Dentre todos os potenciais astros surgidos com
o fenômeno de “O Senhor dos Anéis”, o membro daquele elenco que trilhou
caminhos mais inesperados e destemidos foi, sem sombra de dúvidas, o ator Viggo
Mortensen.
Ao contrário de Orlando Bloom que buscou a
imagem de galã em blockbusters como “Piratas do Caribe”, ou até mesmo Ian
McKellen que foi o Magneto em “X-Men”, Mortensen almejou um afastamento das
convenções do cinema comercial (sua colaboração de três filmes com David
Cronenberg, “Marcas da Violência”, “Senhores do Crime” e “Um Método Perigoso”,
está aí para provar isso) abraçando projetos inusitados, absolutamente
desafiadores do ponto de vista da atuação: A primorosa ficção científica “A
Estrada”; a memorável participação no faroeste “Appaloosa”; a rápida aparição
como um viciado em “Na Estrada”, de Walter Salles; o ambíguo protagonista de
“As Duas Faces de Janeiro”, e outros personagens que sempre pareciam escolhidos
com critério, refinamento e predisposição ao incomum.
Essa postura, de certa maneira, já o aproxima
bastante do protagonista de “Capitão Fantástico”, mas sua presença neste
projeto serve também para salientar e dar continuidade à essas escolhas.
Seu personagem, Ben, é um pai de família cujos
seis filhos vivem com ele isolados numa floresta afastada. Lá eles têm uma
educação diferenciada, intensa na questão da cultura literária, no aprendizado
da caça e da vida longe da civilização que seu pai define das maneiras mais
repulsivas possíveis.
A esposa de Ben e mãe das crianças, contudo,
foi hospitalizada devido à distúrbios psicológicos e não tarda a ele descobrir
que ela terminou se matando. O velório iminente, a vontade das crianças em
despedir-se da mãe, e especialmente, a intenção de Ben em cumprir o último
desejo dela (ser cremada e não enterrada) leva toda a trupe a uma imprevista
viagem através da civilização que o patriarca tanto lutou para evitar, em
direção à cidade do Novo México, onde seu sogro (o sensível Frank Langella),
pai de sua falecida esposa e um cristão ortodoxo, irá lutar contra seus métodos
e fazer o possível para tirar a guarda de seus filhos.

**Explore o trecho**
1. Reescreva tudo o que vai de "A esposa de" até "de seus filhos." no trecho, trocando "velório" por "funeral".
2. Responda com base no trecho:
(a) Em quantos filmes Mortensen trabalhou com David Cronenberg?
(b) Quantos filhos vivem com Ben na floresta?
(c) Qual era o último desejo da esposa de Ben?

**Dados fornecidos**
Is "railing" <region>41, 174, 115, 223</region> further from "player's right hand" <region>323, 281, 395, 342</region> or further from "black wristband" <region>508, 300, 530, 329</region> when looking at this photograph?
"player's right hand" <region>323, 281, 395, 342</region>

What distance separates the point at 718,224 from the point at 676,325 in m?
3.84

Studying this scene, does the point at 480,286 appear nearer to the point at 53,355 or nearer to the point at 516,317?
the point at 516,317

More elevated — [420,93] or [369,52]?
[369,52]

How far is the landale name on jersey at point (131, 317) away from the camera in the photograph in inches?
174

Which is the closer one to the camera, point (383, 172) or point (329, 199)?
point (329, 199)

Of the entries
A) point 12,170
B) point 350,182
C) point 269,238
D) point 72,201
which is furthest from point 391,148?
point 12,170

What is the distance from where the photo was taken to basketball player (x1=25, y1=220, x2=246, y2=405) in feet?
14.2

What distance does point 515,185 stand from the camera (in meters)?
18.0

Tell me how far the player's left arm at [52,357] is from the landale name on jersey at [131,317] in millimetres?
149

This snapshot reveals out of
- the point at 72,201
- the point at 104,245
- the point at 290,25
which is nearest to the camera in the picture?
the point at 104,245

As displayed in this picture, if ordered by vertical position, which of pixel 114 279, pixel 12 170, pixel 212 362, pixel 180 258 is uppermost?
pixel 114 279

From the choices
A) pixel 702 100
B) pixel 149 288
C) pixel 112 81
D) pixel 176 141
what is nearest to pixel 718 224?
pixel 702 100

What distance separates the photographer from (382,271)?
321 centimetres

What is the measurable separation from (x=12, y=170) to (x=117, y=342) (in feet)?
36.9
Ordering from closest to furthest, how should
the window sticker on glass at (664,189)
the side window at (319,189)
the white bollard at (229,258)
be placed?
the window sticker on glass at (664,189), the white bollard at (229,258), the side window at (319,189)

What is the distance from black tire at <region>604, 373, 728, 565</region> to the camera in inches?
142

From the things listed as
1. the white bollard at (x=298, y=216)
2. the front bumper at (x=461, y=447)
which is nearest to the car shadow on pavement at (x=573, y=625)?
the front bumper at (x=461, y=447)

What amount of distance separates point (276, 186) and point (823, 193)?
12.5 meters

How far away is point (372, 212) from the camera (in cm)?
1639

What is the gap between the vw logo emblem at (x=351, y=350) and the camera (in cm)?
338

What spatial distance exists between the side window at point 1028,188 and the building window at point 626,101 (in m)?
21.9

**Respostas das tarefas**
1.
A esposa de Ben e mãe das crianças, contudo,
foi hospitalizada devido à distúrbios psicológicos e não tarda a ele descobrir
que ela terminou se matando. O funeral iminente, a vontade das crianças em
despedir-se da mãe, e especialmente, a intenção de Ben em cumprir o último
desejo dela (ser cremada e não enterrada) leva toda a trupe a uma imprevista
viagem através da civilização que o patriarca tanto lutou para evitar, em
direção à cidade do Novo México, onde seu sogro (o sensível Frank Langella),
pai de sua falecida esposa e um cristão ortodoxo, irá lutar contra seus métodos
e fazer o possível para tirar a guarda de seus filhos.

2.
(a) Em três filmes.
(b) Seis filhos.
(c) Ser cremada e não enterrada.